* Extract provided
++++++++++++++++++++
Each row of the palette is shown 16 colors at a time, so it's easy to tell what's happening in both 8bpp and 4bpp modes.
That should be enough palette setup to continue with the tutorial.
Object Tile Memory
First, what is a tile exactly:
- A tile is an 8x8 square of palette indexes.
- A palette index can be either 4 bits per pixel (4bpp) or 8 bits per pixel (8bpp). This is the "bit depth" of the indexes.
- The indexes store one row at a time, left to right, top to bottom.
So we might have the following Rust constants
#![allow(unused)] fn main() { // in lib.rs pub const PIXELS_PER_TILE: usize = 8 * 8; pub const BITS_PER_BYTE: usize = 8; pub const SIZE_OF_TILE4: usize = (PIXELS_PER_TILE * 4) / BITS_PER_BYTE; pub const SIZE_OF_TILE8: usize = (PIXELS_PER_TILE * 8) / BITS_PER_BYTE; }
Also, there's 32K of object tile RAM.
++++++++++++++++++++
* Source data
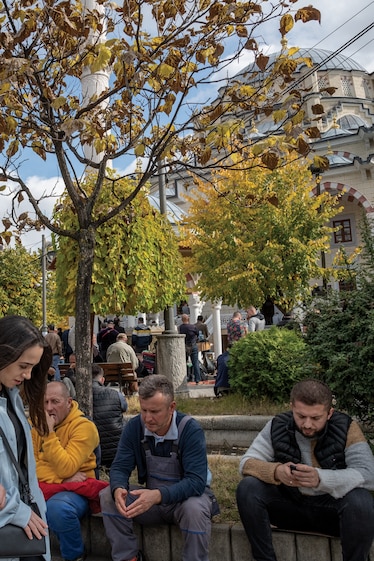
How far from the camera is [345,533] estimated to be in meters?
3.35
++++++++++++++++++++
* What this exercise asks
1 - Copy from the object tile memory passage, starting with "Object Tile Memory" and going on through "top to bottom.".
2 - Write the next part of the object tile memory passage, picking up after its final sentence.

* Answers for the exercise
1 -
Object Tile Memory
First, what is a tile exactly:
- A tile is an 8x8 square of palette indexes.
- A palette index can be either 4 bits per pixel (4bpp) or 8 bits per pixel (8bpp). This is the "bit depth" of the indexes.
- The indexes store one row at a time, left to right, top to bottom.

2 -
#![allow(unused)] fn main() { // in lib.rs macro_rules! kilobytes { ($bytes:expr) => { $bytes * 1024 }; } pub const SIZE_OF_OBJ_TILE_MEM: usize = kilobytes!(32); }
Now we know how big everything is, in bytes.
However, the GBA's video memory does NOT work right with individual byte writes.
We can cover the details another time, but with video memory you always have to write in 16-bit or 32-bit chunks.
Also, the GBA is simply much faster at transferring bulk data around when it's aligned to 4.
Data aligned to 4 can be copied one or more u32
values at time (one or more "words" in ARM terms).
Being more aligned than 4 doesn't help any extra, but we want to have at least alignment 4 with anything big.
Tiles, particularly if we've got dozens or hundreds of them, count as "big enough to care about alignment".
This means that instead of modeling tile data as being arrays of u8
, we'll use smaller arrays of u32
, which will keep the data aligned to 4.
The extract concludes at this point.